Let the present age of father be $y$.

One year ago,

$\begin{array}{rcl}y-1& =& 8\left(x-1\right)\\ & \Rightarrow & y-1=8x-8\\ & \Rightarrow & y=8x-8+1\\ & \Rightarrow & y=8x-7\end{array}$

Now by given condition,

$\begin{array}{rcl}y& =& x^2\\ & & \end{array}$

$\begin{array}{rcl}So,\left(8x-7\right)& =& x^2\\ & \Rightarrow & x^2-8x+7=0\end{array}$

Step 2:

Solve the quadratic equation:

Use factorization method to solve the equation.
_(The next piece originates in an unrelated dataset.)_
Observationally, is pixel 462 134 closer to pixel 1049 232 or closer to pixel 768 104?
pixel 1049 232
$\begin{array}{rcl}& \Rightarrow & x^2-1x-7x+7=0\\ & \Rightarrow & x\left(x-1\right)-7\left(x-1\right)=0\\ & \Rightarrow & \left(x-7\right)\left(x-1\right)=0\\ & \Rightarrow & x-7=0orx-1=0\\ & \Rightarrow & x=7orx=1\end{array}$

When $x=1$, the age of son is equal to the age of father, which is impossible, reject $x=1$

Take the value $x=7$

So, present age of son is $7\mathrm{years}$

And present age of father is $8\times 7-7=49\mathrm{years}$

Final answer:

Hence, the present age of son is $7\mathrm{years}$.

The present age of father is $49\mathrm{years}$.